Consumable supplies to gather and/or purchase:

  • Hand sanitizer

  • 3 month old compost bin

  • 12 month old compost   

Permanent Supplies

  • Trays

  • Spoons

  • Magnifiers

Activity Plan

  • Advance preparation: Create compost bins. Project Compost in Davis, CA has a variety of resources, and Explorit has sourced some compost samples from Project Compost.
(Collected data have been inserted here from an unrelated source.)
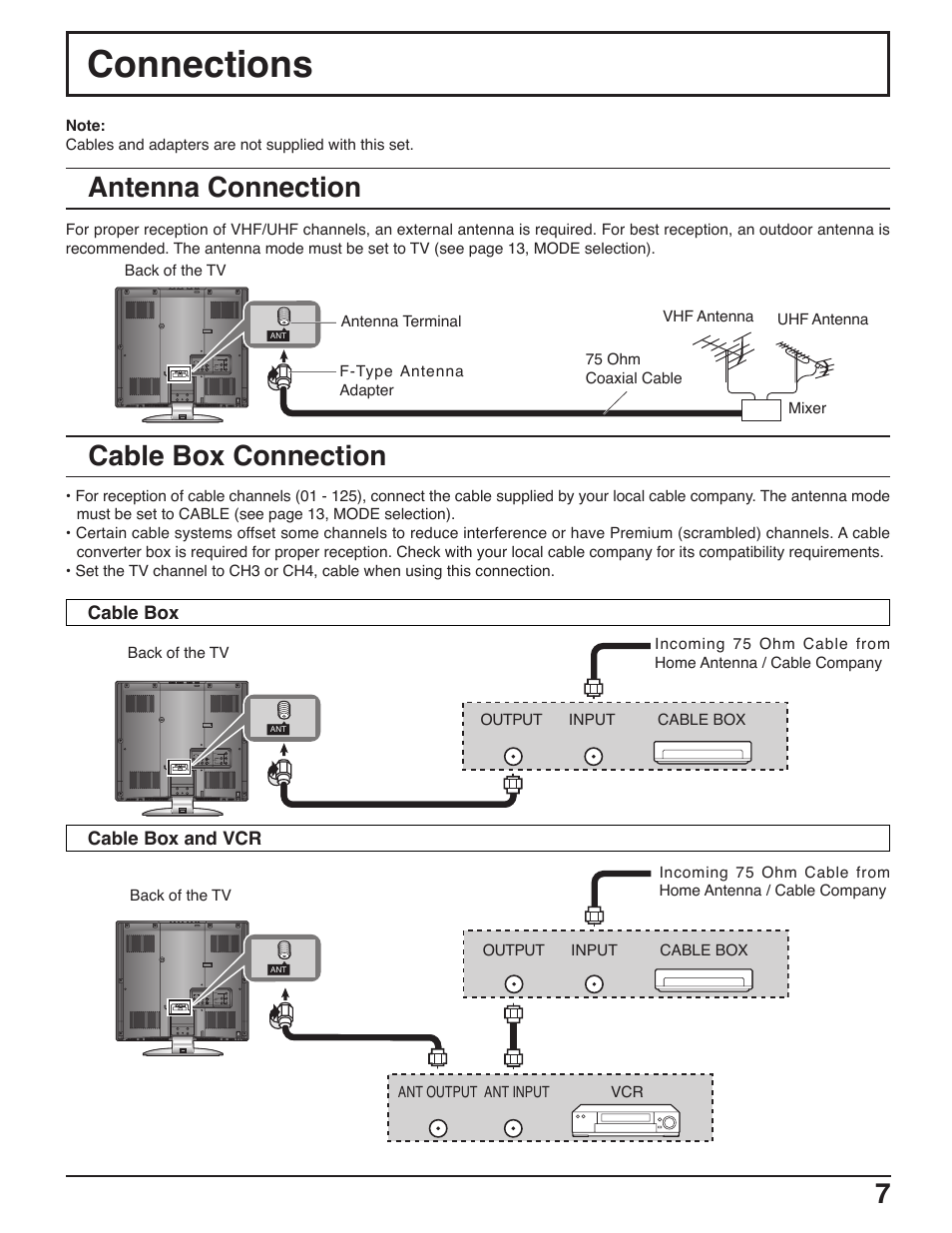 Connections

Note:
Cables and adapters are not supplied with this set.

Antenna Connection

For proper reception of VHF/UHF channels, an external antenna is required. For best reception, an outdoor antenna is recommended. The antenna mode must be set to TV (see page 13, MODE selection).

Back of the TV

ANT

Antenna Terminal

F-Type Antenna Adapter

75 Ohm Coaxial Cable

VHF Antenna

UHF Antenna

Mixer

Cable Box Connection

• For reception of cable channels (01 - 125), connect the cable supplied by your local cable company. The antenna mode must be set to CABLE (see page 13, MODE selection).
• Certain cable systems offset some channels to reduce interference or have Premium (scrambled) channels. A cable converter box is required for proper reception. Check with your local cable company for its compatibility requirements.
• Set the TV channel to CH3 or CH4, cable when using this connection.

Cable Box

Back of the TV

ANT

Incoming 75 Ohm Cable from Home Antenna / Cable Company

OUTPUT INPUT CABLE BOX

Cable Box and VCR

Back of the TV

ANT

Incoming 75 Ohm Cable from Home Antenna / Cable Company

OUTPUT INPUT CABLE BOX

ANT OUTPUT ANT INPUT VCR

7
Check with community members, or local recycling agencies for sources as well.

  • Give each group a tray with a sample of the youngest (3 month old) compost.  Ask them to carefully examine the compost, making notes of anything they notice.  This should include the feel of the compost, the smell, the way it looks, the stuff they are finding in it (creatures and chunks – what are they?) etc. 

  • Now replace that sample with the oldest sample.  Allow students time to explore.  Throughout these explorations the educator should be moving from table to table asking questions, helping students find and identify things, and trying to get everyone to think about how the compost seems to be changing over time. 

  • Ideally the students will understand that the creatures they find (millipedes, pill bugs etc.) are beginning some of the breaking down of the compost material.  What they may not be able to note is the large number of microscopic organisms that play a much more significant role in the decomposition of organic materials into useable soil.  The combination of all these organisms create healthy, new soil.